Exercise requirements —
1 – Copy the passage on the semiconductor processing solution word for word, starting at "A material of the HM" and ending at "etching residue 60).".
2 – Carry on the passage about the semiconductor processing solution from the point where it stops.

A material of the interlayer insulating film 40 may be any material as long as it has insulating properties. The material is not particularly limited, and a suitable material may be appropriately selected in consideration of a manufacturing condition and the like. As the interlayer insulating film 40, for example, a layer containing a silicon-based material such as SiO2, SiN, SiOC, SiOCN, etc. can be used.
A material of the HM layer 50 may be any material as long as it acts as a protective film against etching. The material is not particularly limited, and a suitable material may be appropriately selected in consideration of a manufacturing condition and the like. The processing solution according to the present embodiment can efficiently remove a residue generated from the HM layer (refer to the dry etching residue 60).
The dry etching residue 60 includes, for example, an etching residue containing the above-described inorganic substance, and the like.
The processing solution according to the present embodiment can be suitably used as a method for processing a substrate. The processing method is for a processing for removing a residue generated after etching from a substrate. A preferred example of the processing method of the present embodiment may be a method for manufacturing a semiconductor substrate, including: etching a substrate; ashing the etched substrate; and processing the ashed substrate using the processing solution described above at a temperature of 30° C. or more and 40° C. or less, in which the substrate includes a first metal atom-containing layer containing a copper atom, and a second metal atom-containing layer containing an aluminum atom or a cobalt atom. The substrate may be a substrate having the above-mentioned structure.
Another preferred example of the processing method according to the present embodiment may be a method for manufacturing a semiconductor substrate, including: etching a substrate; ashing the etched substrate; and processing the ashed substrate using the processing solution described above at a temperature of 30° C. or more and 40° C. or less, in which the substrate includes a first metal atom-containing layer containing a copper atom, a second metal atom-containing layer containing an aluminum atom, and a third metal atom-containing layer containing a cobalt atom. The substrate may be a substrate having the above-mentioned structure.
The processing method according to the present embodiment is a step of processing (cleaning) the semiconductor element 100 after dry etching is performed in a wiring process, with the processing solution described above. A method for implementing the cleaning is not particularly limited, and a known cleaning method can be used. As an example, a case of cleaning the semiconductor element 100 illustrated in
When bringing the processing solution into contact with the semiconductor element 100 to be cleaned, the processing solution may be diluted 2 to 2000 times to obtain a diluted solution, and a cleaning operation may then be performed using the diluted solution.
Examples of the cleaning operation may include a method of continuously discharging the processing solution on the semiconductor element 100 rotating at a constant speed (rotational application method), a method of immersing the semiconductor element 100 in the processing solution for a certain period of time (dipping method), a method of spraying the processing solution on a surface of the semiconductor element 100 (spraying method), and the like.

Data —
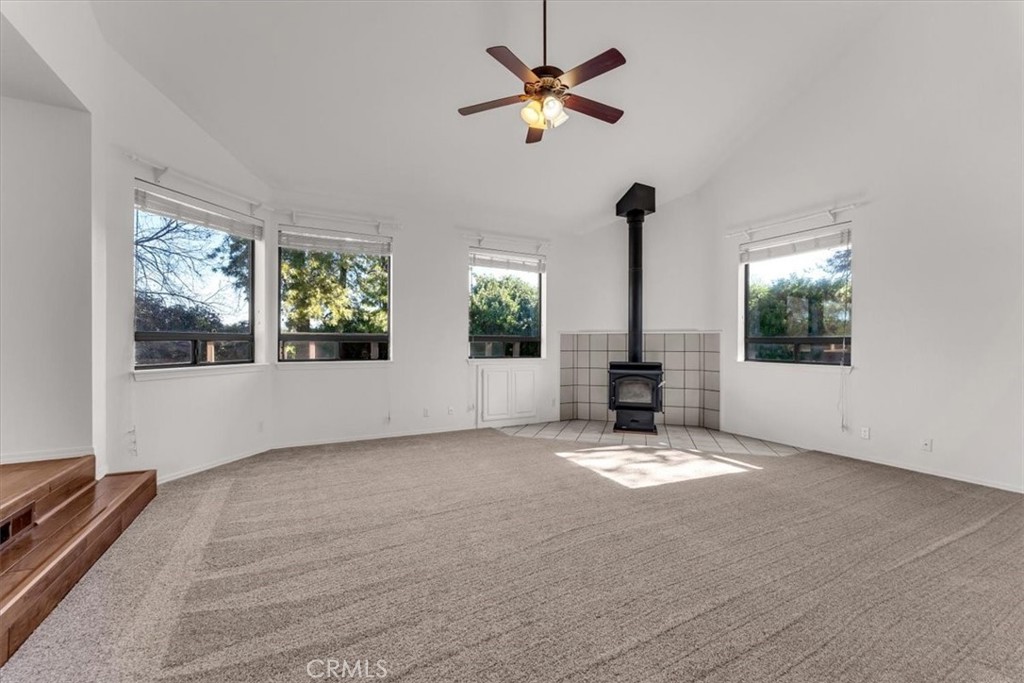 24840 South Property Photo 12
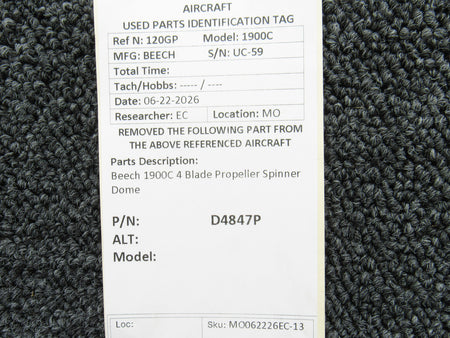MO062226EC-13MB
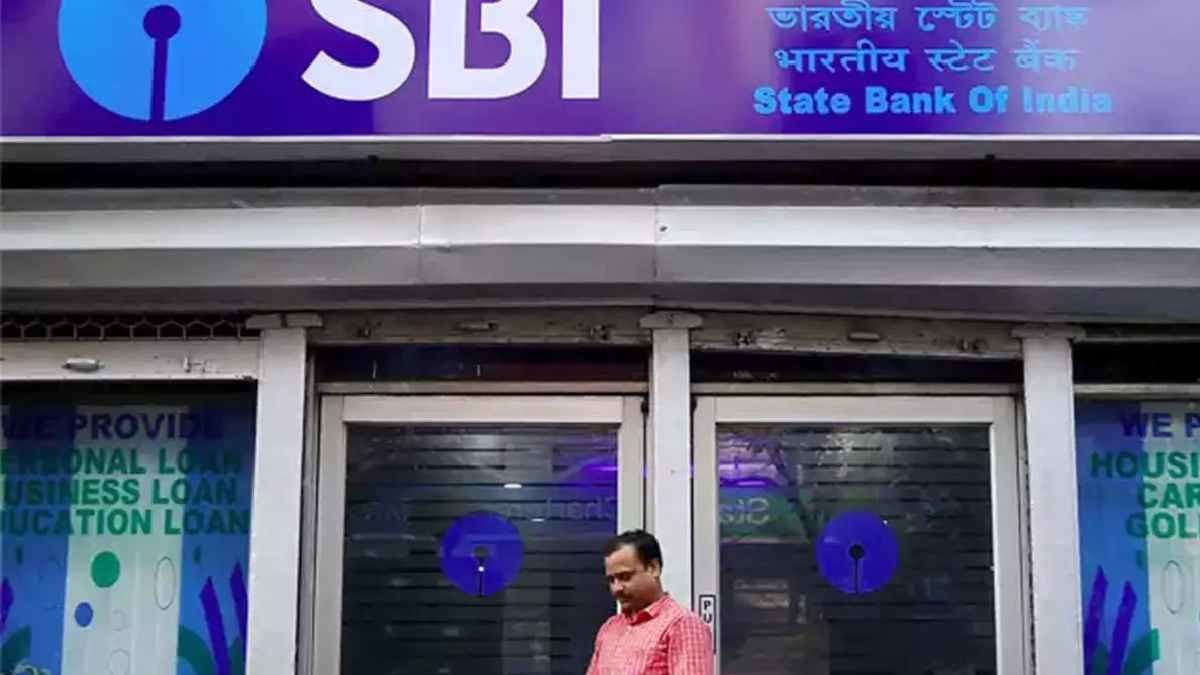 SBI launches Har Ghar Lakhpati RD scheme gnr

Your written answers —
1 –
A material of the HM layer 50 may be any material as long as it acts as a protective film against etching. The material is not particularly limited, and a suitable material may be appropriately selected in consideration of a manufacturing condition and the like. The processing solution according to the present embodiment can efficiently remove a residue generated from the HM layer (refer to the dry etching residue 60).

2 –
Processing temperature of the processing solution is preferably 30° C. or more and 40° C. or less. By using the processing solution according to the present embodiment for processing within the temperature range, it is possible to achieve both anticorrosion properties of copper (a metal atom-containing layer containing a copper atom) and etching properties of aluminum (a metal atom-containing layer containing an aluminum atom) at higher levels. Furthermore, in the case of a substrate including a metal atom-containing layer containing a cobalt atom, it is expected that anticorrosion properties of copper, etching properties of aluminum, and etching properties of cobalt can be achieved at higher levels. Although the reason therefor is not certain, it is presumed that an anticorrosive agent for metal corrosion tends to be more strongly adsorbed to copper, cobalt, etc. than to aluminum, etc., and it is considered that anticorrosion properties by an anticorrosive agent for metal corrosion exceeds corrosion of copper or cobalt by an etching agent particularly in the temperature range of 30° C. or more and 40° C. or less, thereby achieving the above-mentioned effects such as selectivity, etc. (However, the mechanism and effect according to the present embodiment are not limited thereto).
Processing time of the processing solution can be appropriately selected so as to be sufficient for removing an etching residue, an impurity, and the like adhered on a surface of the semiconductor element 100. For example, the cleaning time is preferably from 10 seconds to 30 minutes. The lower limit of the cleaning time is more preferably 20 seconds or more, and even more preferably 30 seconds or more. The upper limit of the cleaning time is more preferably 15 minutes or less, even more preferably 10 minutes or less, and still even more preferably 5 minutes or less.
Since the processing solution according to the present embodiment is used for cleaning, in the semiconductor element 100 to which the dry etching residues 60 are adhered, the dry etching residues 60 derived from the HM layer 50, which is a protective film, can be well cleaned and removed while damage to the metal wiring layer 20 of copper, cobalt, or the like is suppressed.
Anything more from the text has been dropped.